◆ Direction:
Reproduce all of the following material verbatim, line by line.

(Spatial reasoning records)
********

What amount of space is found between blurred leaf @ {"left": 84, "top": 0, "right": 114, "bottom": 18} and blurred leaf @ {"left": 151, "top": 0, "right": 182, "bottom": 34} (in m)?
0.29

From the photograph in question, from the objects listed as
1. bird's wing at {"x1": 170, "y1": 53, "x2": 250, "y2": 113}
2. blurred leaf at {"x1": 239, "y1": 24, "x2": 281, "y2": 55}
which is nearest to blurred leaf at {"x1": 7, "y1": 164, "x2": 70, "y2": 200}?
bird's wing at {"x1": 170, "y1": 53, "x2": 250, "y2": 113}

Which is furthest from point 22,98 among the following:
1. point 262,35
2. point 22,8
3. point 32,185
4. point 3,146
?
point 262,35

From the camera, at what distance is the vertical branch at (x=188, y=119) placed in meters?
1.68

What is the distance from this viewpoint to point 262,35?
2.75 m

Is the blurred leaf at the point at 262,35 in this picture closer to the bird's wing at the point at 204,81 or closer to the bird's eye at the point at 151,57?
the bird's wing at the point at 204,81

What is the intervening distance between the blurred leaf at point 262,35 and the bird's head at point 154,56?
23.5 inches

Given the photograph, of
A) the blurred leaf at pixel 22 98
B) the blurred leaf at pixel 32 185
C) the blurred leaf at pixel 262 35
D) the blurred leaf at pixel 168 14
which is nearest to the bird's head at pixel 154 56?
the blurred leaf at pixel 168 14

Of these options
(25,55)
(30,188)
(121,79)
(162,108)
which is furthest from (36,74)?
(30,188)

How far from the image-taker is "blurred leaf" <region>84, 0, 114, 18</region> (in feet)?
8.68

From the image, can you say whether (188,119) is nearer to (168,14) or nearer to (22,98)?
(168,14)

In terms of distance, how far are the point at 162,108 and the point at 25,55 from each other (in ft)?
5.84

********

◆ Completed task:
What amount of space is found between blurred leaf @ {"left": 84, "top": 0, "right": 114, "bottom": 18} and blurred leaf @ {"left": 151, "top": 0, "right": 182, "bottom": 34} (in m)?
0.29

From the photograph in question, from the objects listed as
1. bird's wing at {"x1": 170, "y1": 53, "x2": 250, "y2": 113}
2. blurred leaf at {"x1": 239, "y1": 24, "x2": 281, "y2": 55}
which is nearest to blurred leaf at {"x1": 7, "y1": 164, "x2": 70, "y2": 200}?
bird's wing at {"x1": 170, "y1": 53, "x2": 250, "y2": 113}

Which is furthest from point 22,98 among the following:
1. point 262,35
2. point 22,8
3. point 32,185
4. point 3,146
?
point 262,35

From the camera, at what distance is the vertical branch at (x=188, y=119) placed in meters?
1.68

What is the distance from this viewpoint to point 262,35?
2.75 m

Is the blurred leaf at the point at 262,35 in this picture closer to the bird's wing at the point at 204,81 or closer to the bird's eye at the point at 151,57?
the bird's wing at the point at 204,81

What is the intervening distance between the blurred leaf at point 262,35 and the bird's head at point 154,56?
23.5 inches

Given the photograph, of
A) the blurred leaf at pixel 22 98
B) the blurred leaf at pixel 32 185
C) the blurred leaf at pixel 262 35
D) the blurred leaf at pixel 168 14
which is nearest to the bird's head at pixel 154 56?
the blurred leaf at pixel 168 14

Of these options
(25,55)
(30,188)
(121,79)
(162,108)
which is furthest from (36,74)?
(30,188)

How far from the image-taker is "blurred leaf" <region>84, 0, 114, 18</region> (in feet)?
8.68

From the image, can you say whether (188,119) is nearer to (168,14) or nearer to (22,98)?
(168,14)

In terms of distance, how far are the point at 162,108 and the point at 25,55 from each other (in ft)?
5.84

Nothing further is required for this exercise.